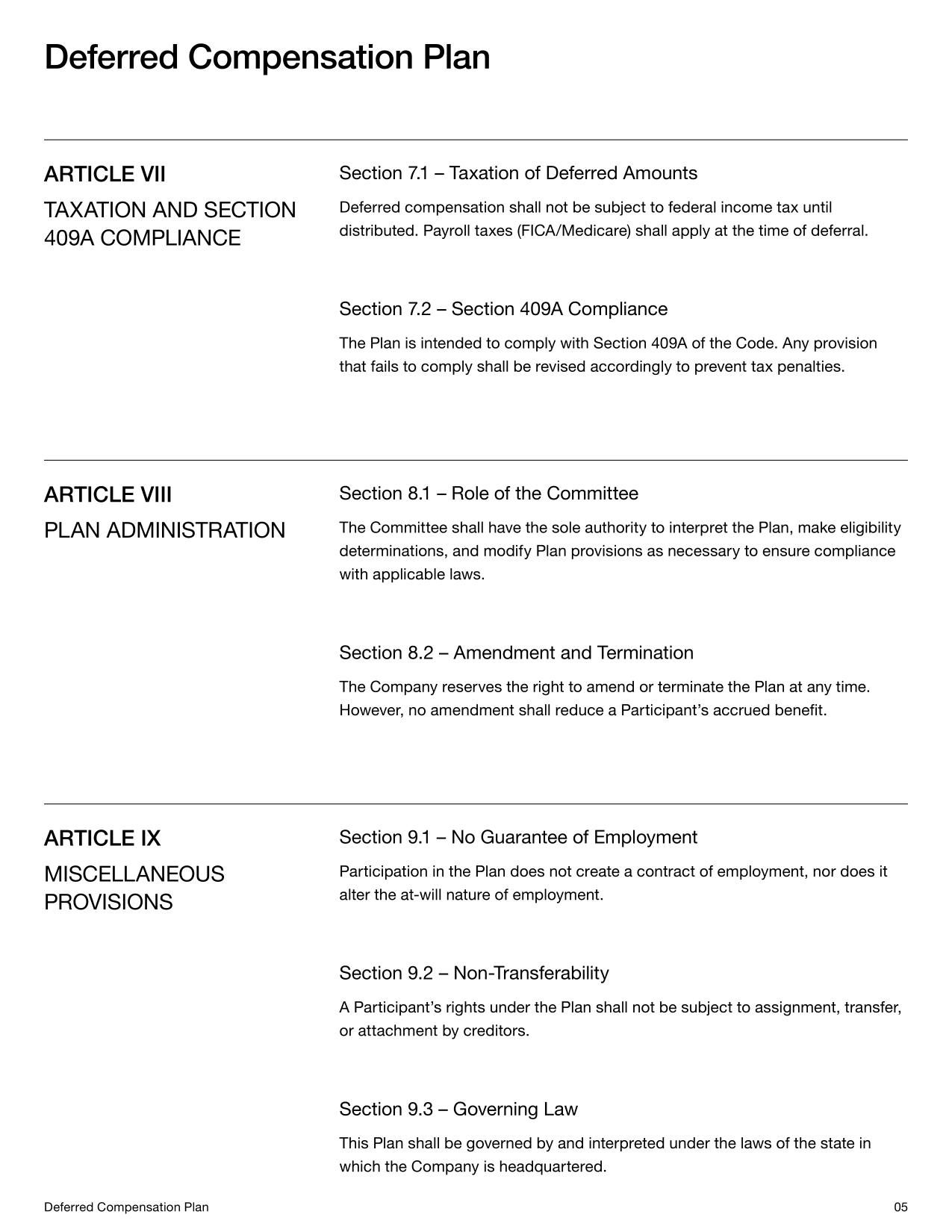 Deferred Compensation Plan

ARTICLE VII

TAXATION AND SECTION 409A COMPLIANCE

Section 7.1 – Taxation of Deferred Amounts

Deferred compensation shall not be subject to federal income tax until distributed. Payroll taxes (FICA/Medicare) shall apply at the time of deferral.

Section 7.2 – Section 409A Compliance

The Plan is intended to comply with Section 409A of the Code. Any provision that fails to comply shall be revised accordingly to prevent tax penalties.

ARTICLE VIII

PLAN ADMINISTRATION

Section 8.1 – Role of the Committee

The Committee shall have the sole authority to interpret the Plan, make eligibility determinations, and modify Plan provisions as necessary to ensure compliance with applicable laws.

Section 8.2 – Amendment and Termination

The Company reserves the right to amend or terminate the Plan at any time. However, no amendment shall reduce a Participant's accrued benefit.

ARTICLE IX

MISCELLANEOUS PROVISIONS

Section 9.1 – No Guarantee of Employment

Participation in the Plan does not create a contract of employment, nor does it alter the at-will nature of employment.

Section 9.2 – Non-Transferability

A Participant's rights under the Plan shall not be subject to assignment, transfer, or attachment by creditors.

Section 9.3 – Governing Law

This Plan shall be governed by and interpreted under the laws of the state in which the Company is headquartered.

Deferred Compensation Plan

05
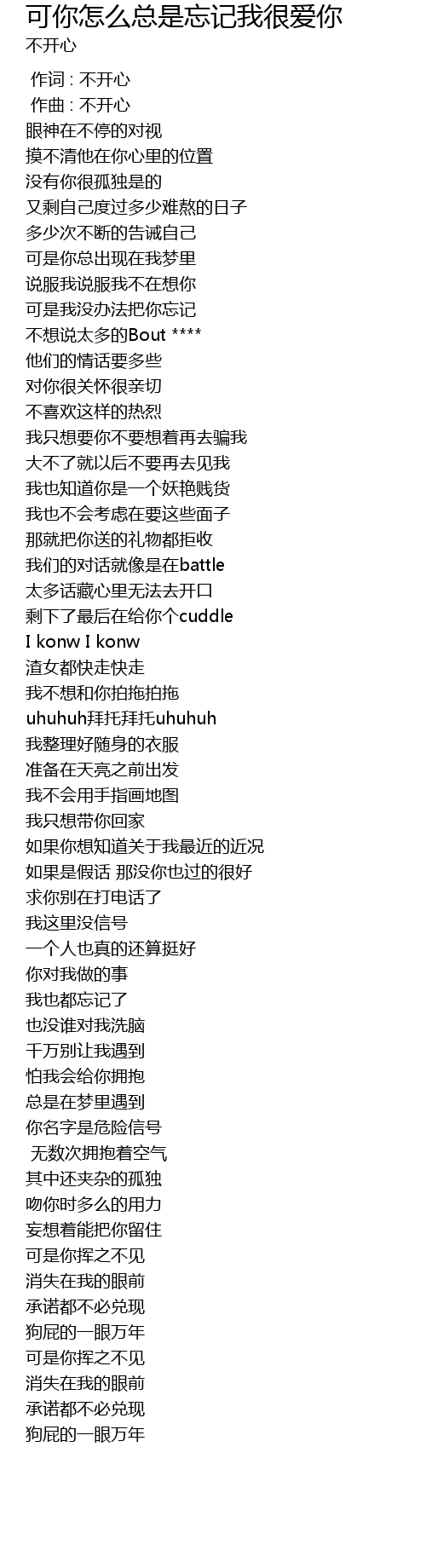 可你怎么总是忘记我很爱你
不开心

作词 : 不开心
作曲 : 不开心
眼神在不停的对视
摸不清他在你心里的位置
没有你很孤独是的
又剩自己度过多少难熬的日子
多少次不断的告诫自己
可是你总出现在我梦里
说服我说服我不在想你
可是我没办法把你忘记
不想说太多的Bout ****
他们的情话要多些
对你很关怀很亲切
不喜欢这样的热烈
我只想要你不要想着再去骗我
大不了就以后不要再去见我
我也知道你是一个妖艳贱货
我也不会考虑在要这些面子
那就把你送的礼物都拒收
我们的对话就像是在battle
太多话藏心里无法去开口
剩下了最后在给你个cuddle
I konw I konw
渣女都快走快走
我不想和你拍拖拍拖
uhuhuh拜托拜托uhuhuh
我整理好随身的衣服
准备在天亮之前出发
我不会用手指画地图
我只想带你回家
如果你想知道关于我最近的近况
如果是假话 那没你也过的很好
求你别在打电话了
我这里没信号
一个人也真的还算挺好
你对我做的事
我也都忘记了
也没谁对我洗脑
千万别让我遇到
怕我会给你拥抱
总是在梦里遇到
你名字是危险信号
无数次拥抱着空气
其中还夹杂的孤独
吻你时多么的用力
妄想着能把你留住
可是你挥之不见
消失在我的眼前
承诺都不必兑现
狗屁的一眼万年
可是你挥之不见
消失在我的眼前
承诺都不必兑现
狗屁的一眼万年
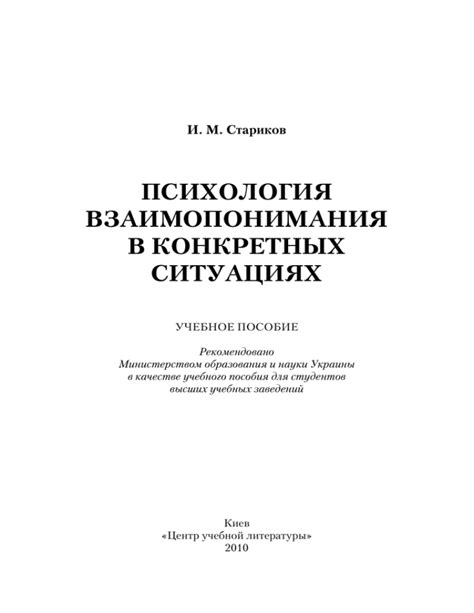 И. М. Стариков

ПСИХОЛОГИЯ ВЗАИМОПОНИМАНИЯ В КОНКРЕТНЫХ СИТУАЦИЯХ

УЧЕБНОЕ ПОСОБИЕ

Рекомендовано Министерством образования и науки Украины в качестве учебного пособия для студентов высших учебных заведений

Киев
«Центр учебной литературы»
2010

> _Directions_: Once the pictures are set aside, repeat each entry exactly as it stands.

> _Solution_:
 Deferred Compensation Plan

ARTICLE VII

TAXATION AND SECTION 409A COMPLIANCE

Section 7.1 – Taxation of Deferred Amounts

Deferred compensation shall not be subject to federal income tax until distributed. Payroll taxes (FICA/Medicare) shall apply at the time of deferral.

Section 7.2 – Section 409A Compliance

The Plan is intended to comply with Section 409A of the Code. Any provision that fails to comply shall be revised accordingly to prevent tax penalties.

ARTICLE VIII

PLAN ADMINISTRATION

Section 8.1 – Role of the Committee

The Committee shall have the sole authority to interpret the Plan, make eligibility determinations, and modify Plan provisions as necessary to ensure compliance with applicable laws.

Section 8.2 – Amendment and Termination

The Company reserves the right to amend or terminate the Plan at any time. However, no amendment shall reduce a Participant's accrued benefit.

ARTICLE IX

MISCELLANEOUS PROVISIONS

Section 9.1 – No Guarantee of Employment

Participation in the Plan does not create a contract of employment, nor does it alter the at-will nature of employment.

Section 9.2 – Non-Transferability

A Participant's rights under the Plan shall not be subject to assignment, transfer, or attachment by creditors.

Section 9.3 – Governing Law

This Plan shall be governed by and interpreted under the laws of the state in which the Company is headquartered.

Deferred Compensation Plan

05
 可你怎么总是忘记我很爱你
不开心

作词 : 不开心
作曲 : 不开心
眼神在不停的对视
摸不清他在你心里的位置
没有你很孤独是的
又剩自己度过多少难熬的日子
多少次不断的告诫自己
可是你总出现在我梦里
说服我说服我不在想你
可是我没办法把你忘记
不想说太多的Bout ****
他们的情话要多些
对你很关怀很亲切
不喜欢这样的热烈
我只想要你不要想着再去骗我
大不了就以后不要再去见我
我也知道你是一个妖艳贱货
我也不会考虑在要这些面子
那就把你送的礼物都拒收
我们的对话就像是在battle
太多话藏心里无法去开口
剩下了最后在给你个cuddle
I konw I konw
渣女都快走快走
我不想和你拍拖拍拖
uhuhuh拜托拜托uhuhuh
我整理好随身的衣服
准备在天亮之前出发
我不会用手指画地图
我只想带你回家
如果你想知道关于我最近的近况
如果是假话 那没你也过的很好
求你别在打电话了
我这里没信号
一个人也真的还算挺好
你对我做的事
我也都忘记了
也没谁对我洗脑
千万别让我遇到
怕我会给你拥抱
总是在梦里遇到
你名字是危险信号
无数次拥抱着空气
其中还夹杂的孤独
吻你时多么的用力
妄想着能把你留住
可是你挥之不见
消失在我的眼前
承诺都不必兑现
狗屁的一眼万年
可是你挥之不见
消失在我的眼前
承诺都不必兑现
狗屁的一眼万年
 И. М. Стариков

ПСИХОЛОГИЯ ВЗАИМОПОНИМАНИЯ В КОНКРЕТНЫХ СИТУАЦИЯХ

УЧЕБНОЕ ПОСОБИЕ

Рекомендовано Министерством образования и науки Украины в качестве учебного пособия для студентов высших учебных заведений

Киев
«Центр учебной литературы»
2010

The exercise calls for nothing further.